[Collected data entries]
☆ ☆ ☆ ☆

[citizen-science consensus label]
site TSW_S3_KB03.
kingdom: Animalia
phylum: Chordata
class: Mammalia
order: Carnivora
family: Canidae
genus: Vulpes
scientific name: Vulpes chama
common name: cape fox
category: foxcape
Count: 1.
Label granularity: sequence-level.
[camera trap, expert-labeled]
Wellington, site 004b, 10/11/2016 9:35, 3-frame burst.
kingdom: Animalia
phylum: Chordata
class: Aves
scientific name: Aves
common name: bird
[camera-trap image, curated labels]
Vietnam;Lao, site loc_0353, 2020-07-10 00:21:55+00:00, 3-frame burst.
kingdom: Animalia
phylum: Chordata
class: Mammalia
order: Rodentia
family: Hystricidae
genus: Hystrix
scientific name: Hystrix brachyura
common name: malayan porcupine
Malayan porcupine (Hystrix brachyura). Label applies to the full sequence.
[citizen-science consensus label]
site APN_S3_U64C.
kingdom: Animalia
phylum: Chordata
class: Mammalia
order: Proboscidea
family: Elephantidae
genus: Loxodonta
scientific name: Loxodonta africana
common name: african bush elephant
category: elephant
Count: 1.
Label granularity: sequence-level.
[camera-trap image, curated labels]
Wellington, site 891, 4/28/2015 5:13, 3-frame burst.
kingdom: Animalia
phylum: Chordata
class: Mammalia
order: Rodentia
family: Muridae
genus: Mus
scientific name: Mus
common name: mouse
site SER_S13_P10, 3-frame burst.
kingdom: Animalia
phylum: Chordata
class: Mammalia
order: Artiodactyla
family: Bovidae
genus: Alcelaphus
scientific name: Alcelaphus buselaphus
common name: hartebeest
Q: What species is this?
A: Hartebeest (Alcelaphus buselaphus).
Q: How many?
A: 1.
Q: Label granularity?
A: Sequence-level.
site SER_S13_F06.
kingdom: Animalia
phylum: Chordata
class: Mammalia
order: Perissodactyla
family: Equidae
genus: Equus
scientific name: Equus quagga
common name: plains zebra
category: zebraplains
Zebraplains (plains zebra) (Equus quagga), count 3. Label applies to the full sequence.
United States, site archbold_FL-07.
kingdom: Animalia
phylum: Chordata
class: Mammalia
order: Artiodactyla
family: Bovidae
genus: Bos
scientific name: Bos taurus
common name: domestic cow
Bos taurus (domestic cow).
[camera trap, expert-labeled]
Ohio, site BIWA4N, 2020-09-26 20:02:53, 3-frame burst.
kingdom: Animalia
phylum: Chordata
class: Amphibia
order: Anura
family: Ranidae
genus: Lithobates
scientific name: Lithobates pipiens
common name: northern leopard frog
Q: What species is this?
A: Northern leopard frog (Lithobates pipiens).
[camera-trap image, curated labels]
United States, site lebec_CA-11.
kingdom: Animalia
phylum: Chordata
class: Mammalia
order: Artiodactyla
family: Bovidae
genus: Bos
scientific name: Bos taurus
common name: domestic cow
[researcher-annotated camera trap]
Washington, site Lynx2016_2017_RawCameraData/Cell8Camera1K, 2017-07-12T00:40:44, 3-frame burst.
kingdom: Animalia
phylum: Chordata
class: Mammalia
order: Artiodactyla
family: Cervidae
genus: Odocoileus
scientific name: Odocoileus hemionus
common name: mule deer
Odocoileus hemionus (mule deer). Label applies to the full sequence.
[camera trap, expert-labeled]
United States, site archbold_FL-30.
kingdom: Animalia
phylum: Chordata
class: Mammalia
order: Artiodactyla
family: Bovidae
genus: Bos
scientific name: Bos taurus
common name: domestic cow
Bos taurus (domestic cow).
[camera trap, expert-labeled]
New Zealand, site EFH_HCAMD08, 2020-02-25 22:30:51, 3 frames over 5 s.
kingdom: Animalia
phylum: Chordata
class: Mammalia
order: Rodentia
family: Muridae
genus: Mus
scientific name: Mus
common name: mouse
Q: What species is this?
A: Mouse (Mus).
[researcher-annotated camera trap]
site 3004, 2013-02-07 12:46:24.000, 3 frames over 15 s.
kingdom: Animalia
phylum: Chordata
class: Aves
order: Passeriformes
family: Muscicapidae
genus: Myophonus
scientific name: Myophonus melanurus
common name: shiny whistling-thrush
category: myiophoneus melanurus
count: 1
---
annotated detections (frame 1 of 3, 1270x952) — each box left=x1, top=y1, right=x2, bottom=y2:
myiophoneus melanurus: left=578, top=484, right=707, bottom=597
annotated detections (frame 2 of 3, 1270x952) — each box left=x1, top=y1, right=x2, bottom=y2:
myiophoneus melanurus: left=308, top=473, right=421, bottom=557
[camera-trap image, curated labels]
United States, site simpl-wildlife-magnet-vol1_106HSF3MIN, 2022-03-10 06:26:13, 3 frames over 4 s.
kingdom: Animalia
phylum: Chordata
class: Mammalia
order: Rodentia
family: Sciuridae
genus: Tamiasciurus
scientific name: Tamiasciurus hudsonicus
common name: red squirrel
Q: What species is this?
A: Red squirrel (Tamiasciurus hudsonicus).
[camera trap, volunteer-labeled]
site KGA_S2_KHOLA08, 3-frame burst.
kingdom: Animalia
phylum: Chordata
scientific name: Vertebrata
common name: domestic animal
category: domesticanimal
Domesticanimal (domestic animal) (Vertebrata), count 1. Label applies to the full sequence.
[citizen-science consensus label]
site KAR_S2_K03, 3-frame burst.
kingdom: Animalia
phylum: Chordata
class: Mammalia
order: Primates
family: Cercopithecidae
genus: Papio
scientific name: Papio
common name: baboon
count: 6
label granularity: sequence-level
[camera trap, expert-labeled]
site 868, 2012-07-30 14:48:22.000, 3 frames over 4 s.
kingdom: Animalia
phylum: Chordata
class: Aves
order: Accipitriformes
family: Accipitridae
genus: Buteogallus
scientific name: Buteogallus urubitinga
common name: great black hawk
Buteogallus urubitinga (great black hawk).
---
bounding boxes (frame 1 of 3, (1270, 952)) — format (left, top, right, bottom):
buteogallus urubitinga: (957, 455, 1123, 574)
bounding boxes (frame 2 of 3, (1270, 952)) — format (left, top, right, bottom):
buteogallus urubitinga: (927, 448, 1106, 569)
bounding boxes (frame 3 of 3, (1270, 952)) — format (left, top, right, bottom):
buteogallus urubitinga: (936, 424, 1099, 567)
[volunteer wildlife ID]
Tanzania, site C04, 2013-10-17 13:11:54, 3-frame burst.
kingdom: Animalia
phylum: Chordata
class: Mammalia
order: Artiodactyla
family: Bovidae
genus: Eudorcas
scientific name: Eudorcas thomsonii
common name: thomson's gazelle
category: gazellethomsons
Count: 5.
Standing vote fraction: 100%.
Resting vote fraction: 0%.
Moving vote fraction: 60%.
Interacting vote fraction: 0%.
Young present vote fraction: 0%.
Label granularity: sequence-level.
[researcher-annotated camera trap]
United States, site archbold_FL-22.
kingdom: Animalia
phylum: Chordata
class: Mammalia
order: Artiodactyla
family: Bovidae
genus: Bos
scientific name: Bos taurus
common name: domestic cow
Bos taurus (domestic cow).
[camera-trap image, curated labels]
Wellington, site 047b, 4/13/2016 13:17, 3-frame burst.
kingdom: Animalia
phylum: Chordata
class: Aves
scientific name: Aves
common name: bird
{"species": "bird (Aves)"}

☆ ☆ ☆ ☆

## [EXERCISE INSTRUCTIONS]
Reproduce the lines of the records exactly, from the first one through the line that contains "Wellington, site 004b, 10/11/2016".

## [FINISHED EXERCISE]
[citizen-science consensus label]
site TSW_S3_KB03.
kingdom: Animalia
phylum: Chordata
class: Mammalia
order: Carnivora
family: Canidae
genus: Vulpes
scientific name: Vulpes chama
common name: cape fox
category: foxcape
Count: 1.
Label granularity: sequence-level.
[camera trap, expert-labeled]
Wellington, site 004b, 10/11/2016 9:35, 3-frame burst.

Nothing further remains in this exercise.